▶ Task objective
Only the lines from the line containing "How far do the" to the end of the entries should be repeated, exactly as they appear.

======== Records provided ========

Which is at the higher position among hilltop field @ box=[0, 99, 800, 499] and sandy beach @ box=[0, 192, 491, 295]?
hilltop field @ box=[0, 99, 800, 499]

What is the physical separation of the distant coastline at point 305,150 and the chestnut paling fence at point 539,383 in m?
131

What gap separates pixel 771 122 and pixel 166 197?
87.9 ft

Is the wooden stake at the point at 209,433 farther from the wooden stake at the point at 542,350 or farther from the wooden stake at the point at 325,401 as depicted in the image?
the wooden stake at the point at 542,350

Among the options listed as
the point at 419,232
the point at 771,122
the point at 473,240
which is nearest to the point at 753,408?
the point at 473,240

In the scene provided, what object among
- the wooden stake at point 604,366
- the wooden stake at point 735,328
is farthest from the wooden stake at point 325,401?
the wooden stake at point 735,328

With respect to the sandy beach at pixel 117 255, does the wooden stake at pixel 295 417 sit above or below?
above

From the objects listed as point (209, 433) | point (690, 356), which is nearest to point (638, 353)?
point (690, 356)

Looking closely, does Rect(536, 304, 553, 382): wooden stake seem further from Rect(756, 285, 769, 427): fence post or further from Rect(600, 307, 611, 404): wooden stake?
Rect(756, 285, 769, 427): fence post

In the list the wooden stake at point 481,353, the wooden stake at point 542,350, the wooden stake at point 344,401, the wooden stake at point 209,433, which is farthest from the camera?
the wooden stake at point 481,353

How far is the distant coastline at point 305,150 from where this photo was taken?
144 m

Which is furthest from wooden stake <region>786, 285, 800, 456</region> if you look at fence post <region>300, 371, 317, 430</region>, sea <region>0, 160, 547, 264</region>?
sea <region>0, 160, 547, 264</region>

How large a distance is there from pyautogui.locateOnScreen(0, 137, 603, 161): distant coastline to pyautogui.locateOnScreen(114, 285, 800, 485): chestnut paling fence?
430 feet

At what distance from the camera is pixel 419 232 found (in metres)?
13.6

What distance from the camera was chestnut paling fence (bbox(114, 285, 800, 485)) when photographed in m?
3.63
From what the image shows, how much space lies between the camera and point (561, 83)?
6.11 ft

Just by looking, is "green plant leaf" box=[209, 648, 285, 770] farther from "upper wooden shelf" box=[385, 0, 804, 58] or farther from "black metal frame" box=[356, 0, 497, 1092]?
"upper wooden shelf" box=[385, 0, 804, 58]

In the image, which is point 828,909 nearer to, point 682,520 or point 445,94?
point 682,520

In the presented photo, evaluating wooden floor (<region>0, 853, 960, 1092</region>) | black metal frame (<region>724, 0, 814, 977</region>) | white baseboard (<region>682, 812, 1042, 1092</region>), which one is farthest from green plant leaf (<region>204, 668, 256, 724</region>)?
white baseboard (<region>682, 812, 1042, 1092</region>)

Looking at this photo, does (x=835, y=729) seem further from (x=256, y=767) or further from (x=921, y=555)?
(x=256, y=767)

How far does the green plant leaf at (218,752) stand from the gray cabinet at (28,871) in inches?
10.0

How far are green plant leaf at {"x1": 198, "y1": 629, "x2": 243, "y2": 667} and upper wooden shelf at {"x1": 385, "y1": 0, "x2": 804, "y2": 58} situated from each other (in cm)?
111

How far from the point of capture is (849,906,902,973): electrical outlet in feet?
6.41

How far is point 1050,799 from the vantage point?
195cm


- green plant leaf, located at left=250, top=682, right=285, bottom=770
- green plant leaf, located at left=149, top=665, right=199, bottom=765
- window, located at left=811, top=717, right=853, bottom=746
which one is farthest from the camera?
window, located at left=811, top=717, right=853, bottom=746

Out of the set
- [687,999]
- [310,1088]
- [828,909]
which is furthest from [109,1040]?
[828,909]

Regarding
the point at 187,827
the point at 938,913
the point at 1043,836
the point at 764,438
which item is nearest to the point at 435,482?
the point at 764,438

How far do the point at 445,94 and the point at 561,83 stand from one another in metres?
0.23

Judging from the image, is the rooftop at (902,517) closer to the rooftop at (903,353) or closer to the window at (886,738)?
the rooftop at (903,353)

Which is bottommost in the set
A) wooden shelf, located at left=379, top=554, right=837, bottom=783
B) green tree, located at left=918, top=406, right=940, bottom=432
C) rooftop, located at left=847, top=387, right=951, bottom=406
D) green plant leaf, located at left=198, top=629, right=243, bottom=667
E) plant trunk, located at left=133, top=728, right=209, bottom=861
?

========

▶ Answer to this exercise
How far do the point at 445,94 and the point at 561,83 stand from one another in metres?
0.23

Judging from the image, is the rooftop at (902,517) closer to the rooftop at (903,353) or closer to the window at (886,738)?
the rooftop at (903,353)

Which is bottommost in the set
A) wooden shelf, located at left=379, top=554, right=837, bottom=783
B) green tree, located at left=918, top=406, right=940, bottom=432
C) rooftop, located at left=847, top=387, right=951, bottom=406
D) green plant leaf, located at left=198, top=629, right=243, bottom=667
E) plant trunk, located at left=133, top=728, right=209, bottom=861
?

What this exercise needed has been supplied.